- Jornalismo
- 5 de outubro de 2023
Polícia já tem as principais hipóteses para o crime contra médicos no Rio
Todas as hipóteses são investigadas.

Investigadores da Polícia Civil do Rio de Janeiro, agentes da Polícia Federal enviados pelo ministro da Justiça Flávio Dino e policiais civis de São Paulo, enviados pelo governador Tarcísio de Freitas (REPUB), trabalham intensivamente no caso dos trágicos assassinatos de três médicos ortopedistas ocorridos em um quiosque na Barra da Tijuca, no Rio.
Os médicos, que estavam na cidade para um congresso profissional, foram vítimas de um ataque a tiros que resultou na morte de Diego Ralf Bomfim, 35 anos, Marcos de Andrade Corsato, 62 anos, e Perseu Ribeiro Almeida, 33 anos, e deixou Daniel Sonnewend Proença, 32 anos, ferido.
A ligação de Diego Ralf Bomfim com a deputada federal Sâmia Bomfim (PSOL-SP) e seu cunhado, o deputado federal Glauber Braga (PSOL-RJ), torna o crime ainda mais complexo, já que o modus operandi dos criminosos se assemelha ao utilizado por milícias cariocas, grupos que são alvo das críticas desses congressistas.
No entanto, a polícia também trabalha com a hipótese de que o crime tenha ocorrido por engano. Existe a possibilite de que os criminosos confundiram um dos médicos com um miliciano.

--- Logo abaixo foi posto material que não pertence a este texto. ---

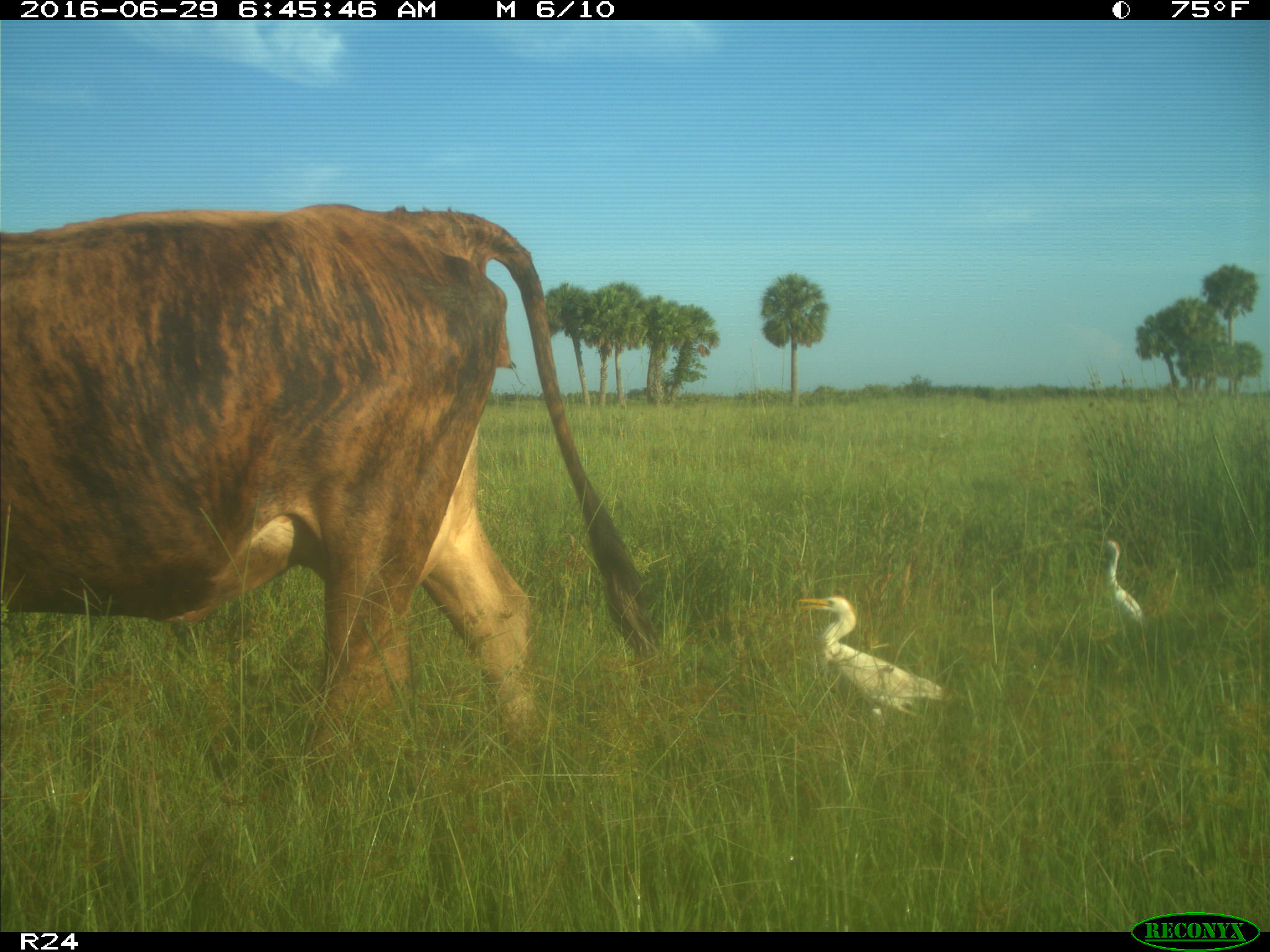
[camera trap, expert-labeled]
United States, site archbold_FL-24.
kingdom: Animalia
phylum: Chordata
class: Mammalia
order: Artiodactyla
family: Bovidae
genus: Bos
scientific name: Bos taurus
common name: domestic cow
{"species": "Bos taurus (domestic cow)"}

O caso é complexo, mas as autoridades consideram quatro possibilidades:
– As vítimas podem ter sido confundidas, já que os criminosos pareciam buscar um alvo específico, mas a ação ocorreu em um local com várias pessoas.
– Crime com motivação política devido à atuação da deputada Sâmia Bomfim e Glauber Braga contra grupos de extrema direita e ameaças que receberam.
– Algo relacionado a alguma das outras vítimas, incluindo os médicos mortos e o sobrevivente.
– Algo que ocorreu momentos antes do crime, apesar de os médicos terem acabado de chegar à cidade para um congresso e não haver informações de incidentes prévios.